小屋で朝飯を食べ、6時半頃、下山を開始した。本隊と逢うために白根御池小屋を目指した。どの辺で逢えるかな、などと話しながら下っていると、女の単独登山者が登って来た。それが、なんと悦っちゃんであった。7時半頃、小太郎尾根の分岐から少し下ったところであった。かなりのハイペースであり、意気込みが感じられた。それからまた5分くらい下ったところで、悟さんを始め、喜久さん、長野さん、八代直也さんの本隊に出逢った。山頂付近は雪があるが、普通に登れることを告げて、本隊と分かれた。本隊はかなりのペースで登っており、バテない限り山頂に辿りつくのではないかと思われた。

 白根御池は、上から見ると、箱庭のような佇まいである。静かで別世界のようであった。テント場に着くと、鉄っちゃんと山口さんがテントの撤収をしているところであった。
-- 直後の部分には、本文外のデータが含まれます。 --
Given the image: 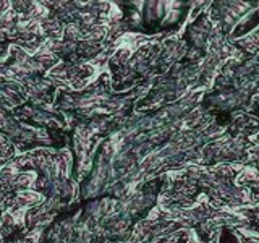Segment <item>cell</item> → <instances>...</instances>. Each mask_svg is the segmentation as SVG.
Returning <instances> with one entry per match:
<instances>
[{
    "mask_svg": "<svg viewBox=\"0 0 259 243\" xmlns=\"http://www.w3.org/2000/svg\"><path fill=\"white\" fill-rule=\"evenodd\" d=\"M170 5L172 4H168V2H144L141 8L143 23L148 28L162 26L170 10Z\"/></svg>",
    "mask_w": 259,
    "mask_h": 243,
    "instance_id": "obj_1",
    "label": "cell"
}]
</instances>
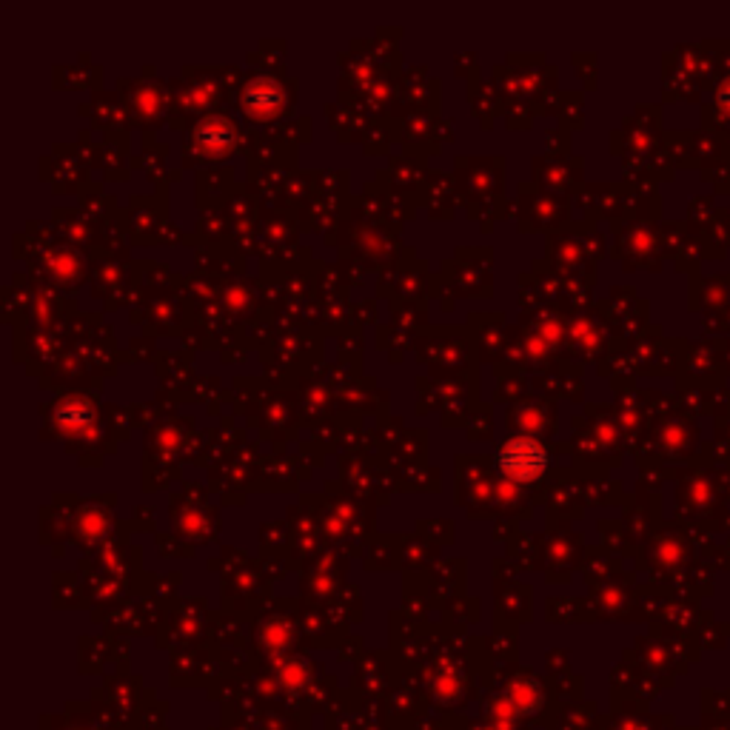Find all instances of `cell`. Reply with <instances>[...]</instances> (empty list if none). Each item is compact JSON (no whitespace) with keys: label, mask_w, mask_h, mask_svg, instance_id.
I'll list each match as a JSON object with an SVG mask.
<instances>
[{"label":"cell","mask_w":730,"mask_h":730,"mask_svg":"<svg viewBox=\"0 0 730 730\" xmlns=\"http://www.w3.org/2000/svg\"><path fill=\"white\" fill-rule=\"evenodd\" d=\"M497 462L514 480H534L545 465V454L534 440H511L500 451Z\"/></svg>","instance_id":"obj_1"}]
</instances>
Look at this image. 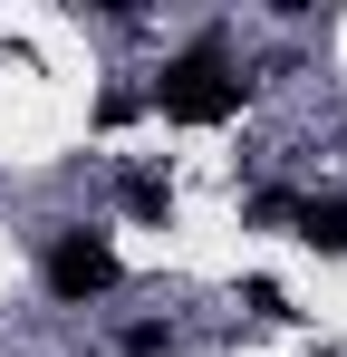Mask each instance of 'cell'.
Instances as JSON below:
<instances>
[{
    "instance_id": "obj_2",
    "label": "cell",
    "mask_w": 347,
    "mask_h": 357,
    "mask_svg": "<svg viewBox=\"0 0 347 357\" xmlns=\"http://www.w3.org/2000/svg\"><path fill=\"white\" fill-rule=\"evenodd\" d=\"M39 280H49L58 299H107L116 280H125V261H116V241H107V232H58V241H49V261H39Z\"/></svg>"
},
{
    "instance_id": "obj_3",
    "label": "cell",
    "mask_w": 347,
    "mask_h": 357,
    "mask_svg": "<svg viewBox=\"0 0 347 357\" xmlns=\"http://www.w3.org/2000/svg\"><path fill=\"white\" fill-rule=\"evenodd\" d=\"M299 241L328 251V261H347V203H299Z\"/></svg>"
},
{
    "instance_id": "obj_5",
    "label": "cell",
    "mask_w": 347,
    "mask_h": 357,
    "mask_svg": "<svg viewBox=\"0 0 347 357\" xmlns=\"http://www.w3.org/2000/svg\"><path fill=\"white\" fill-rule=\"evenodd\" d=\"M241 299H251L261 319H289V290H280V280H241Z\"/></svg>"
},
{
    "instance_id": "obj_1",
    "label": "cell",
    "mask_w": 347,
    "mask_h": 357,
    "mask_svg": "<svg viewBox=\"0 0 347 357\" xmlns=\"http://www.w3.org/2000/svg\"><path fill=\"white\" fill-rule=\"evenodd\" d=\"M155 107H164V126H231L241 116V77L222 68V29H203V39L155 77Z\"/></svg>"
},
{
    "instance_id": "obj_6",
    "label": "cell",
    "mask_w": 347,
    "mask_h": 357,
    "mask_svg": "<svg viewBox=\"0 0 347 357\" xmlns=\"http://www.w3.org/2000/svg\"><path fill=\"white\" fill-rule=\"evenodd\" d=\"M318 357H338V348H318Z\"/></svg>"
},
{
    "instance_id": "obj_4",
    "label": "cell",
    "mask_w": 347,
    "mask_h": 357,
    "mask_svg": "<svg viewBox=\"0 0 347 357\" xmlns=\"http://www.w3.org/2000/svg\"><path fill=\"white\" fill-rule=\"evenodd\" d=\"M116 203H125L135 222H174V183H164V174H125V183H116Z\"/></svg>"
}]
</instances>
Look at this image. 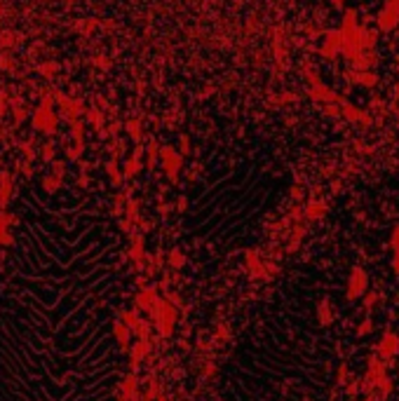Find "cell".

井上さんもテントから出てきて、みんなで記念撮影した。

 我々は広河原に下り、11時頃、ジャンボタクシーに乗り込み、芦安に向かった。横浜に着いたのは、渋滞のせいもあり、4時過ぎであった。

 

その後のおまけ

 日のあるうちに横浜に着いたので、それでは一杯やろうということで、稗田亭に集まることになった。ママバレ仲間も打ち上げの一次会が終わり(試合には負けた)、集まってきた。山の写真を見ながらしゃべっていると、時間の経つのが早い。今度は、どこそこに行こうと、ママバレ仲間は元気である。感心する。また連れだされるのかと、少々面倒ではあるが、遊んでくれるだけ有り難く思うべきか。寝床に入ったのは、12時を回っていた。北岳肩ノ小屋でぴゅーぴゅーと風に吹かれ、最後は酔い潰れた長い1日であった。